• [Excerpt to read]:
▽

In a statement, the Bank said: The prospects for output growth abroad have deteriorated and the disruption to global financial markets has continued.”
It noted that credit conditions for households and businesses are tightening while growth in consumer spending has eased. Moreover, various business surveys show that further slowing is likely.
These developments pose downside risks to the outlook for inflation,” the Bank said, hinting that it believed price pressures now showing up in the economy were likely to abate later in the year.
It believed a quarter-point cut was necessary to meet the 2 per cent target for CPI inflation in the medium term.”
Analysts noted that the Bank’s statement was less doveish than some had hoped, and contained veiled warnings that inflation remains a concern.
It noted that higher energey and food prices are likely to raise inflation in the future while a weaker pound will raise the price of imports. Measures of inflation expectations are currently elevated,” it said pointedly.
Given this outlook for inflation, some slowing of demand growth, by reducing the pressue on capacity, is likely to be necessary to return inflation to target in the medicum term,” it added.
Thursday’s rate cut follows a survey of industrial production earlier on Thursday, which showed a 0.2 per cent drop in manufacturing between November and December and a drop of 0.1 per cent for the fourth quarter as a whole, compared with the third quarter. Revisions to prior periods were modest, but downward overall.
The latest data follow a variety of signs – from consumer confidence to bank lending and house prices – that suggest that demand is falling. Indeed, in a speech in Bristol last month, Bank of England governor Mervyn King hinted that he believed a 5.5 per cent bank rate might be too high for current conditions. His comment that the rate was bearing down on demand” was widely interpreted as a forerunner of Thursday’s rate cut.
Meanwhile, surveys of house prices show values flat to falling and demand for new mortgages falling so steeply that the number of new mortgage approvals has dropped to its lowest level since 1995, when the UK was emerging from a steep housing recession. The backlog of unsold homes is also growing.
Earlier this week, a widely-watched survey of consumer confidence, conducted by Nationwide, showed a sharp drop in January to the lowest level since the survey was launched in May 2004.
However, that survey also noted that consumers seem determined to go on spending money, highlighting the dilemma for the MPC.
January’s Purchasing Managers’ Survey, for example, showed a slight improvement to 52.5, indicating that the economy continues to grow, albeit at a slower pace. More worryingly, it also showed that even slower demand has failed to damp prices. Input costs – the price of goods used – continues to rise along with the prices charged by producers themselves, which hit a 10-month high.
The MPC is concerned that inflationary expectations are building, and will feed into wage demands.
Indeed, when the CBI unveiled its survey for the fourth quarter of 2007, it too pointed to robust underlying growth. Employment was expanding through the end of last year and prices were rising.

△

• [Problem set]:
- a) Decide whether each statement agrees with the article on the Bank of England rate cut, answering yes or no and quoting the deciding words: (i) The Nationwide survey put January consumer confidence at its lowest level since the survey began in May 2004. (ii) Manufacturing rose by 0.2 per cent between November and December. (iii) January's Purchasing Managers' Survey fell to 52.5.
- b) Duplicate the passage of the article on the Bank of England rate cut from "In a statement, the" up to and including "remains a concern.".
- c) Translate this sentence from the article on the Bank of England rate cut into Spanish: "The MPC is concerned that inflationary expectations are building, and will feed into wage demands."

• [Source information]:

▽

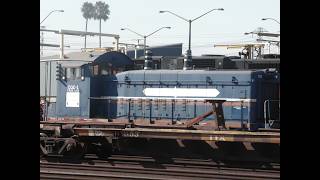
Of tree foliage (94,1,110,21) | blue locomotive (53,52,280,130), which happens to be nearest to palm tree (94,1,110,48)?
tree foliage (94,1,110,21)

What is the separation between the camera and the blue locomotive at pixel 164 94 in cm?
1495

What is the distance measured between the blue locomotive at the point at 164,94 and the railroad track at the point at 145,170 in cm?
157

△
▽

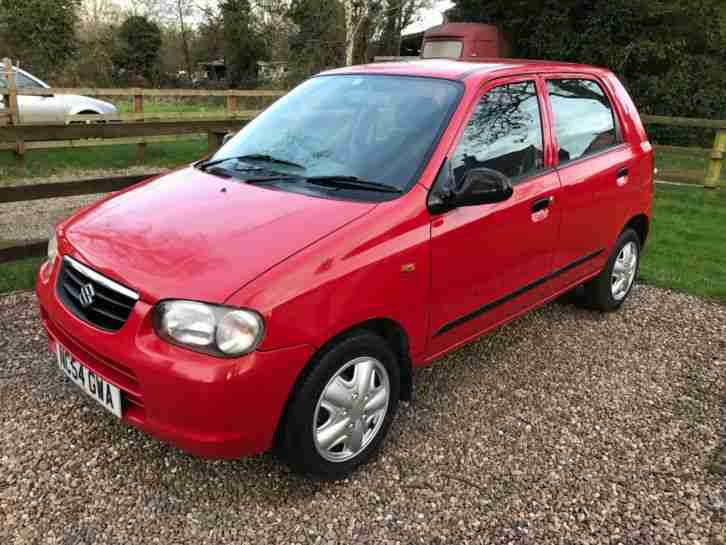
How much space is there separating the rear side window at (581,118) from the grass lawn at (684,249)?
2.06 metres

△

• [Answers by task]:
- a)
(i) Yes: "showed a sharp drop in January to the lowest level since the survey was launched in May 2004"
(ii) No: "showed a 0.2 per cent drop in manufacturing between November and December"
(iii) No: "showed a slight improvement to 52.5"

- b)
In a statement, the Bank said: The prospects for output growth abroad have deteriorated and the disruption to global financial markets has continued.”
It noted that credit conditions for households and businesses are tightening while growth in consumer spending has eased. Moreover, various business surveys show that further slowing is likely.
These developments pose downside risks to the outlook for inflation,” the Bank said, hinting that it believed price pressures now showing up in the economy were likely to abate later in the year.
It believed a quarter-point cut was necessary to meet the 2 per cent target for CPI inflation in the medium term.”
Analysts noted that the Bank’s statement was less doveish than some had hoped, and contained veiled warnings that inflation remains a concern.

- c) Al MPC le preocupa que las expectativas de inflación estén aumentando y que repercutan en las reivindicaciones salariales.